Popeye seems poorly briefed for the space-related mission he’s signed up for. I know, it’s to give the audience useful exposition. But there’s room to ask whether this was the actual space program Popeye was working for. I mean, Popeye’s only human contact is supposed to be one tape of his friends’ voices, that he can listen to over and over, making use of the world’s slowest rewind feature? And they didn’t check the tape to make sure that Brutus didn’t use his time to taunt Popeye about how he was going to steal Olive Oyl away? Maybe they thought this was playful teasing? Popeye did sign up for a 60-day simulated flight, after all. What did he imagine Brutus was going to do?

Popeye, in a spacesuit, looking angrily at the camera. Behind him is a reel-to-reel tape with two buttons on the player, Rewind and Play.
“What? Not one tape by The Tornadoes?”

We get a montage of Brutus dating Olive Oyl. Seems like they’re doing a lot, too. We see them swimming (he pushes Olive Oyl into the water). Going for a car ride (Olive Oyl has to hold the car up and run, a scene that looks like a separate car-themed cartoon broke out; watch this space). Going to the horse races (Brutus steals some money form her). Going to the amusement park (they ride an improbably steep coaster). All this in what we learn is just two days.

## SHORT EXERCISE A
Gather every line of the listing below that contains the string "trailer", treating uppercase and lowercase as different.

## ITEMS
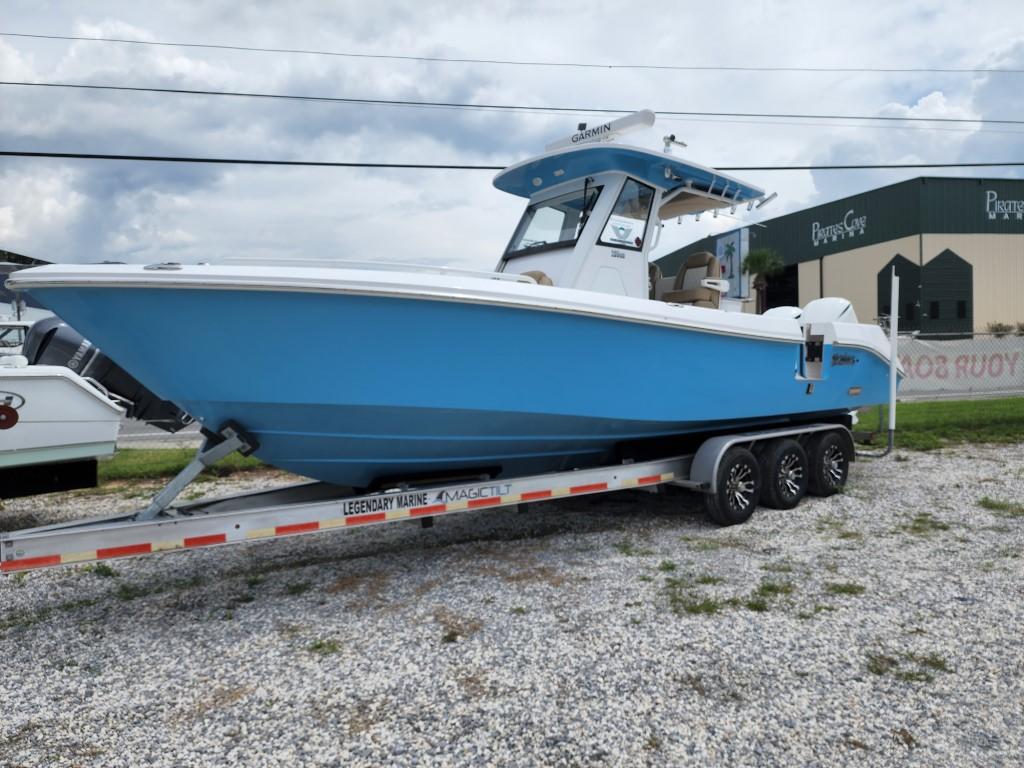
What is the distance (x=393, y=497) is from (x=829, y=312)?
171 inches

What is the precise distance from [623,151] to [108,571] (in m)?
4.23

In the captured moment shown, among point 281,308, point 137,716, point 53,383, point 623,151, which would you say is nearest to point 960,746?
point 137,716

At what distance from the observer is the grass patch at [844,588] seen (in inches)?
142

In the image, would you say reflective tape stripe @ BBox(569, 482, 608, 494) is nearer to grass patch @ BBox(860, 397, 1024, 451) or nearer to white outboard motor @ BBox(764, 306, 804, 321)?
white outboard motor @ BBox(764, 306, 804, 321)

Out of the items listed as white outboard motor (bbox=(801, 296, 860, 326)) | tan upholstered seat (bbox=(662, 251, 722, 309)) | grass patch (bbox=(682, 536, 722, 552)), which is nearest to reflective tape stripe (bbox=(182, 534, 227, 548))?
grass patch (bbox=(682, 536, 722, 552))

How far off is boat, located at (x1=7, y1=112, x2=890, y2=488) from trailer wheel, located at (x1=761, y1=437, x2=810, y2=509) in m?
0.27

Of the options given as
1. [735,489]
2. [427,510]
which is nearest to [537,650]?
[427,510]

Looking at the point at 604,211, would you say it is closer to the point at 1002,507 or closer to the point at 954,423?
the point at 1002,507

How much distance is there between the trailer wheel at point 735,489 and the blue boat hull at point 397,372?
0.50 metres

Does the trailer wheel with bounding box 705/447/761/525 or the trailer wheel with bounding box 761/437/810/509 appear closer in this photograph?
Answer: the trailer wheel with bounding box 705/447/761/525

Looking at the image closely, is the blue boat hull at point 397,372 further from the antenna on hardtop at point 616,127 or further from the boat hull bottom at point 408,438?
the antenna on hardtop at point 616,127

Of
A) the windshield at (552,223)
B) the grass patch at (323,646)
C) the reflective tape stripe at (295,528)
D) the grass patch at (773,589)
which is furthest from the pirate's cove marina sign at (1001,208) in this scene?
the grass patch at (323,646)

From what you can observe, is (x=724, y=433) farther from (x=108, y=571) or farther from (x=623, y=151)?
(x=108, y=571)

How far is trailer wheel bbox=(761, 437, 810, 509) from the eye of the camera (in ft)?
17.6
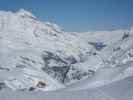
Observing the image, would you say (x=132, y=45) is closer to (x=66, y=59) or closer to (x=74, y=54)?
(x=66, y=59)

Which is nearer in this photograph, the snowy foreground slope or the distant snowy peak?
the snowy foreground slope

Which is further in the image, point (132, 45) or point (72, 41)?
point (72, 41)

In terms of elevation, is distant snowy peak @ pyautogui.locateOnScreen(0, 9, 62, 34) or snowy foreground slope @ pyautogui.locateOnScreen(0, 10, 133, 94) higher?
distant snowy peak @ pyautogui.locateOnScreen(0, 9, 62, 34)

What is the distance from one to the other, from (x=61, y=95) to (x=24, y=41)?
18938 millimetres

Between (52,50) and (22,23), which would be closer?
(52,50)

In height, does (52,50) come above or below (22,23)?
below

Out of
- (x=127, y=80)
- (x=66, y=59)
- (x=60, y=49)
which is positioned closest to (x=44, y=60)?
(x=66, y=59)

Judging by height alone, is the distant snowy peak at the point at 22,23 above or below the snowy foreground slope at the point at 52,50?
above

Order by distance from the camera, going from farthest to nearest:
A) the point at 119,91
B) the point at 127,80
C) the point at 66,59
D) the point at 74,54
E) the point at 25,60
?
the point at 74,54, the point at 66,59, the point at 25,60, the point at 127,80, the point at 119,91

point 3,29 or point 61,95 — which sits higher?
point 3,29

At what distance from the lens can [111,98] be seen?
8.21 ft

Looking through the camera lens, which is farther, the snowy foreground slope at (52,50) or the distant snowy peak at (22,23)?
the distant snowy peak at (22,23)

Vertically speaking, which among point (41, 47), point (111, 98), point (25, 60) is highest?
point (41, 47)

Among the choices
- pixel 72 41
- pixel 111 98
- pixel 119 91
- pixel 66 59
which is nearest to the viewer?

## SHORT EXERCISE B
Extract part of the Popeye cartoon passage word for word. Begin at the words that contain "Popeye seems poorly" and stop after "going to do?".

## EXERCISE ANSWER A
How far off is boat, located at (x1=7, y1=112, x2=890, y2=488) from trailer wheel, located at (x1=761, y1=437, x2=810, y2=509) in m?
How much distance is there between the trailer wheel at point 735,489 and the blue boat hull at point 397,372?
Does the trailer wheel with bounding box 705/447/761/525 or the trailer wheel with bounding box 761/437/810/509 appear closer in this photograph?
Answer: the trailer wheel with bounding box 705/447/761/525
How far is trailer wheel bbox=(761, 437, 810, 509) from the eye of the camera (in ft)?

## EXERCISE ANSWER B
Popeye seems poorly briefed for the space-related mission he’s signed up for. I know, it’s to give the audience useful exposition. But there’s room to ask whether this was the actual space program Popeye was working for. I mean, Popeye’s only human contact is supposed to be one tape of his friends’ voices, that he can listen to over and over, making use of the world’s slowest rewind feature? And they didn’t check the tape to make sure that Brutus didn’t use his time to taunt Popeye about how he was going to steal Olive Oyl away? Maybe they thought this was playful teasing? Popeye did sign up for a 60-day simulated flight, after all. What did he imagine Brutus was going to do?